For public lands and outdoor recreation policy, stakeholders and policymakers must work to de-risk the policy space.
The public lands and outdoor recreation policy space is increasingly rising in the hierarchy of issues policymakers are focused on, care about, and connect with their constituencies and voters on. While we shouldn’t expect these issues to take center stage in the 2020 election, they are certainly high on the agenda among well-positioned policymakers that are focused on advancing bipartisan policies. There is no better example than the John D. Dingell Jr. Conservation, Management, and Recreation Act of 2019, which moved through Congress with overwhelming bipartisan support last year and was signed into law by President Trump in 2019. I would expect 2020 to produce another comprehensive legislative effort around outdoor recreation as well. And, while there is positive news on the horizon, there are also significant challenges for those playing in this policy arena; the top three risks to public lands and outdoor recreation policy are outlined below:
Re-Polarization: In recent history, public lands and outdoor policy was plagued by the hyper-partisan atmosphere in Washington, DC and a growing divide within the outdoor community. It stalled several important pieces of legislation (most of which were corrected in the passage of the John D. Dingell Jr. Conservation, Management, and Recreation Act of 2019) and dramatically decreased the ability to advance bipartisan policy initiatives. For the most part, this policy space has recovered, and bipartisanship is leading the way on almost all major policy fronts – permit streamlining, maintenance on public lands, funding for the Land and Water Conservation Fund. Moving backwards, or “re-polarizing” this policy space would be a tremendous set-back, especially at a time when both parties are needed to get policies across the finish line. As difficult to solve issues become elevated, such as climate change and funding, re-polarization increasingly becomes a major risk.

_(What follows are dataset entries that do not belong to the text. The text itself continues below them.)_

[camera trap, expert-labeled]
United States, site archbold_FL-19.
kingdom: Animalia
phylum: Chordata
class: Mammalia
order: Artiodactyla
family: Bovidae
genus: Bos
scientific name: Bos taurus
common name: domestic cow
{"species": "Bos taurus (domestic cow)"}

De-Prioritizing Permanency: The public lands and outdoor recreation policy space relies on permanency, which aligns with the thoughtful approach of the visionaries, including Teddy Roosevelt, who initially had the foresight to protect these lands – not for an election cycle or a near-term window, but forever. Uncertainty around land designations or the programs they rely on has far reaching impacts, including several of which that pose a significant risk to local economies. Congress permanently authorizing the Land and Water Conservation Fund (LWCF), which rose the rollercoaster of temporary authorizations, highlights that meaningful and permanent policies are possible, but the ability for policymakers to prioritize the long-term over the near-term is increasingly rare and equally problematic for advancing strong policies and this creates risk for public lands and outdoor recreation.
Funding Shortfalls: Similar to many other sectors, public lands and outdoor recreation faces funding shortfalls that are unlikely to be overcome without innovative and bipartisan solutions that reach beyond annual appropriations. The $12 billion maintenance backlog on public lands exemplifies this challenge, especially as those needs grow dramatically each year. Inaction makes the problems worse and more expensive over the long-term. Without new solutions, funding has the potential to be the one of the most significant risks to public lands and outdoor recreation on the horizon.
Every policy space faces some risk, regardless of how positive recent trends may be. For public lands and outdoor recreation policy, stakeholders and policymakers must work to de-risk the policy space. In doing so, they should focus on bipartisanship, prioritize policy permanency, and identify innovative funding solutions. A good place to start is around permit streamlining, closing the gap on maintenance backlog, and providing more access for everyone to the outdoors.